● ÉNONCÉ: Pourriez-vous prolonger l'article ci-dessous sur les mosquées d'Istanbul à partir de sa dernière phrase ?

● PAGE:
§
À la découverte des 3 000 mosquées d’Istanbul

Ces lieux de culte, célèbres pour leur somptuosité, représentent la foi, l’art et l’histoire de la ville d’Istanbul.

De Allie Yang
Publication 31 mars 2022, 14:29 CEST
La mosquée d’Ortaköy

La mosquée d’Ortaköy, officiellement Büyük Mecidiye Camii, a été construite en 1855 dans le district de Beşiktaş dans le détroit du Bosphore. La ville légendaire d’Istanbul est remplie de mosquées qui racontent de nombreuses histoires, des empires romain, byzantin et ottoman jusqu’à aujourd’hui.

PHOTOGRAPHIE DE Alba Cambeiro

Des histoires de dévouement, d’art et de fierté reposent entre les murs des mosquées d’Istanbul. On compte plus de 3 000 de ces lieux de culte dans la plus grande ville de Turquie, qu’il s’agisse de grands édifices érigés sur de vastes terrains ou de modestes bâtiments en bois situés aux abords des rues de la ville.

À l’origine, certaines d’entre elles ont été construites au 4e siècle en tant qu’églises byzantines, et de nouvelles mosquées continuent d’être érigées régulièrement. Qu’elles soient contemporaines ou anciennes, les mosquées d’Istanbul sont incroyablement variées : certaines sont dotées de dômes flamboyants et arborent de nombreux carreaux à motifs et de la calligraphie, tandis que d’autres sont plus épurées, minimales et modernes.

Construite au 6e siècle par l’empereur byzantin Justinien Ier, Sainte-Sophie (Hagia Sophia) était à l’origine la cathédrale orthodoxe d’Istanbul (alors appelée Constantinople). Située dans le quartier Sultanahmet de la ville, ce bâtiment emblématique a aussi été une église catholique, une mosquée et un musée durant ses presque 1 485 années d’existence.

PHOTOGRAPHIE DE Alba Cambeiro

Les mosquées de la ville favorisent le développement de leurs communautés, exposent des œuvres d’art et d’ingénierie, et nombre d’entre elles honorent la longue tradition qui consiste à accueillir des personnes extérieures afin qu’elles soient témoins des pratiques des fidèles de l’islam. Cet article s’appuie sur une conversation avec Ünver Rüstem, historien de l’art et de l’architecture islamiques, qui a beaucoup écrit au sujet des mosquées d’Istanbul.
§
● DONNÉES FOURNIES:
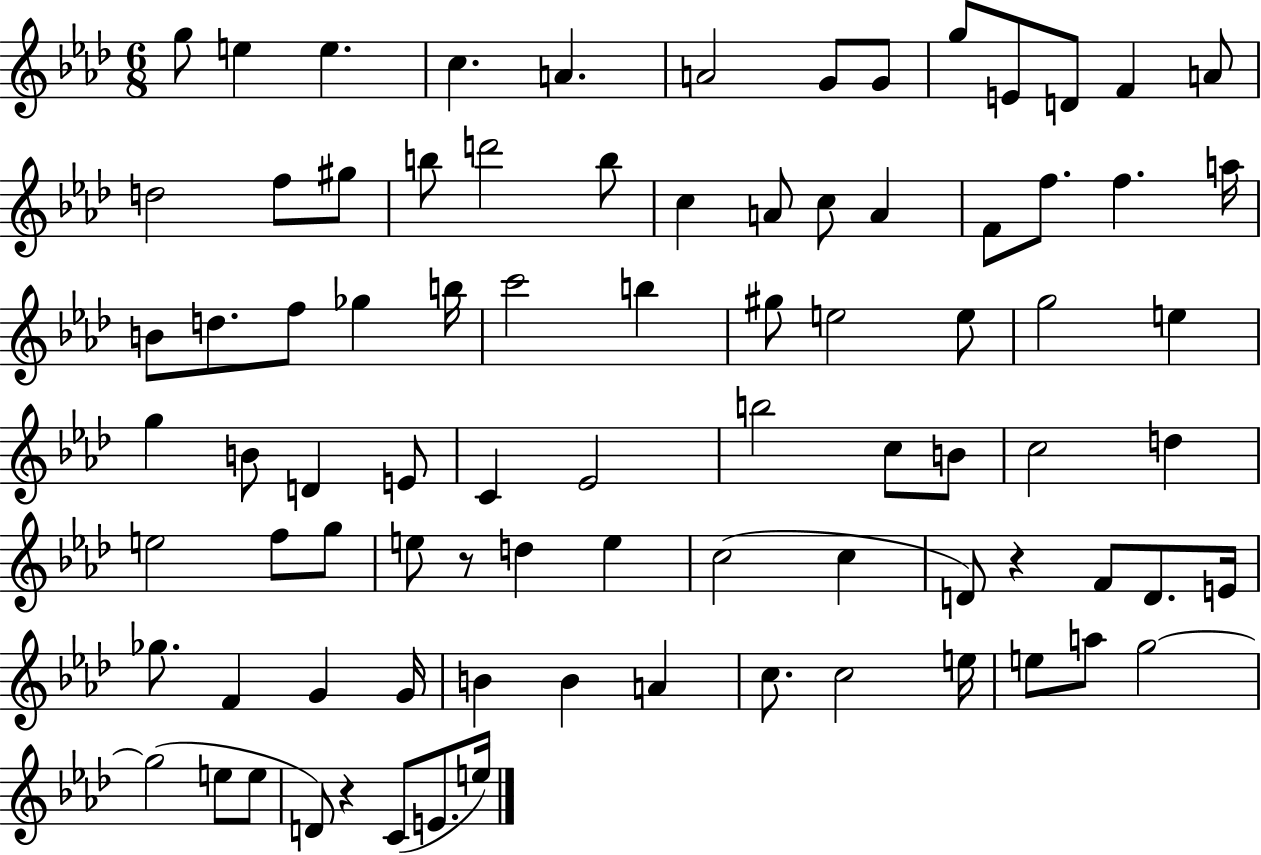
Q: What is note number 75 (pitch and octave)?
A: G5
§
● LA RÉPONSE:
 

LE TEMPS DES EMPIRES

En entrant dans une mosquée, les voyageurs peuvent être transportés dans le passé et découvrir l’histoire de la montée et de la chute des empires romain, byzantin et ottoman.

Avant l’électricité, de nombreuses mosquées étaient éclairées par des lampes basses dont les flammes vacillantes alimentées au pétrole couvraient les pièces d’une lumière dorée. Les spacieuses salles de prière étaient recouvertes de tapis tissés à la main et qui pouvaient être de différentes couleurs, principalement rouges. Quelle que soit la taille de l’espace, les fidèles priaient épaule contre épaule. En outre, avant l’avènement des désodorisants, c’était l’odeur de l’encens brûlé qui embaumait l’air. Contrairement aux traditions de certains groupes chrétiens, l’encens n’était jamais requis dans le cadre de la liturgie.

Aujourd’hui, les mosquées sont éclairées par le biais d’ampoules électriques et sont souvent dotées d’un tapis bleu clair tissé à la machine. On n’y brûle plus d’encens. Pourtant, les prières des fidèles qui viennent remplir ces salles suivent des rituels établis de longue date.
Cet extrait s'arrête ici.